St. John makes sure that, in this scene, we recognise the parallel to the Fall of Man in Genesis 3--and particularly to the promise of redemption in verse 15. Where Satan was able to bring about Adam and Eve's fall into sin, Jesus and Mary recapitulate the Fall. God had promised, "I shall put enmity between you and the woman, and between your offspring and hers; he will bruise your head and you will strike his heel" (Gen 3:15). It is here, I find, that we see the reason why John repeatedly refers to Mary as "Woman", both in Revelation and throughout his Gospel (cf John 2:4; 19:26). He makes it clear that she is the Woman with whom the Serpent has been put in enmity. She is the New Eve, whose Child will crush Satan's head, while Satan will bruise His heel--which was ultimately fulfilled in the Crucifixion and Resurrection.

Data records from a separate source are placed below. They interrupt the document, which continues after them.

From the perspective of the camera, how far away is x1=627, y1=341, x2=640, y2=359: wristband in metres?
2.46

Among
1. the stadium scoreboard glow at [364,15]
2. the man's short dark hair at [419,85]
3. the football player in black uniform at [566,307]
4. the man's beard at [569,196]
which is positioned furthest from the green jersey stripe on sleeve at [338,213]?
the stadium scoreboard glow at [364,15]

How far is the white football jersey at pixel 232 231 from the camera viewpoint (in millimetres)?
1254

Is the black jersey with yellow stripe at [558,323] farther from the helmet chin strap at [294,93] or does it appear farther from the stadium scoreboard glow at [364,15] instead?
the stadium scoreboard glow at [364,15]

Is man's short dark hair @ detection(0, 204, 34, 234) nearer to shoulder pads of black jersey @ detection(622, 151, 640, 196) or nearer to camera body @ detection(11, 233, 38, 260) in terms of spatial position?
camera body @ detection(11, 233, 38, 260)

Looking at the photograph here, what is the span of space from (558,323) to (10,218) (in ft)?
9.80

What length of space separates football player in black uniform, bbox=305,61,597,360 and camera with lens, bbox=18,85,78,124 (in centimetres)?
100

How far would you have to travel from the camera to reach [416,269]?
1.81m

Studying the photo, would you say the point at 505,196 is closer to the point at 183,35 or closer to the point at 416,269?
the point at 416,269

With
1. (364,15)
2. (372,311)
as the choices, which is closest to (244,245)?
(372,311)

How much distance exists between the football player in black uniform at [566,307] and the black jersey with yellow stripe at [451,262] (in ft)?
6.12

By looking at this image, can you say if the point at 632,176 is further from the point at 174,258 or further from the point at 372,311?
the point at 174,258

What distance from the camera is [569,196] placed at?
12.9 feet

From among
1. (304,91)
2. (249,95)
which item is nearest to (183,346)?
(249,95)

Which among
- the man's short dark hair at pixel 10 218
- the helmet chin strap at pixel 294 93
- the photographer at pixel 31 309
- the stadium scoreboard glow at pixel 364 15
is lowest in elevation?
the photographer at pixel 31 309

Unable to triumph over Our Lord and Lady, Satan sets his sights on Mary's other offspring, lest they too should crush his head with Jesus. So, knowing that his time is short, he turns to ravage those "who obey God's commandments and have in themselves the witness of Jesus" (Rev 12:17). Here again is a mystery--and a great and wonderful hope! We, who follow God and testify to Jesus--who are adopted sons and daughters of the Father and the younger brothers and sisters of Christ--have been given His Mother as our Mother as well, just as He gave Mary to St. John at the foot of the Cross. Thus, despite Satan's best efforts and most violent ragings, if we stay close to our Mother, she will continue to birth Christ in us, and while Satan may strike at our heels, Jesus living in us will ultimately and finally crush the head of the serpent!
Mother Mary, our Heavenly Queen, we ask for your protection. Cover us under your mantle, and continue to form in us the image of your Son. Amen.